Everything just ‘is’


One way of reflecting on the actions of the Universe is that everything just ‘is’.

What I mean by that is that actions and experiences are not directed at us either to reward us or to punish us. Everything just ‘is’ according to nature’s laws.

The main purpose of the Universe is creation and with the emotion of love we are able to contribute to this creation; if the purpose were only destruction there would be no rebirth. With creation comes inevitable change and the movement from one state to another. We readily accept that autumn follows summer, that seeds turn into trees and that fruit rots after it has ripened. Sometimes we are not so keen to accept the change that affects our own existence.

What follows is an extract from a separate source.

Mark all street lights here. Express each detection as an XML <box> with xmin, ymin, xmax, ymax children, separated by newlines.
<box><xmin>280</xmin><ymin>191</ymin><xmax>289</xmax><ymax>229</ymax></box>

Our gift of reason is partly to blame, since for all its advantages it has also enabled us to pass judgement. We are able to determine whether things are bad or whether they are good, and this realisation can shape our lives for the better or for the worse.

If we can strive to accept that everything just ‘is’, we can allow ourselves to follow the flow of our inner truth; a truth that connects us all.


2 thoughts on “Everything just ‘is’

  1. Pete

    Love those thoughts

    We cannot help reacting “in the moment” when we feel someone has acted negatively towards us. What is critical however, is what we do next.

    Do we hold on to those negative thoughts and emotions and start to build up a bank of antipathy towards those people/organisations because we think they “have it in for us”?

    Or do we accept the reality, that it is actually very rarely that anyone sets out to put us down? Most of the time individual or organisations actions towards us are driven by a myriad of other forces that we cannot see or comprehend, we just feel the net result of all of those actions and can take it “personally”

    If we always form a fixed view of people based purely on our brief interactions with them, we run the risk of alienating people or preventing potentially beneficial relationships to develop.


  2. That’s very true Pete. We don’t have the power to look into people’s souls and therefore we cannot always understand the motivation behind their actions.

    Marcus Aurelius writes about this in his philosophical work ‘Meditations’. He argues that since judgements are only made in our minds, and not in the realty of nature, if we are able to dismiss the thinking that has created the judgement the judgement no longer exists.

    We have the power to create our own reality through the quality of our own thinking.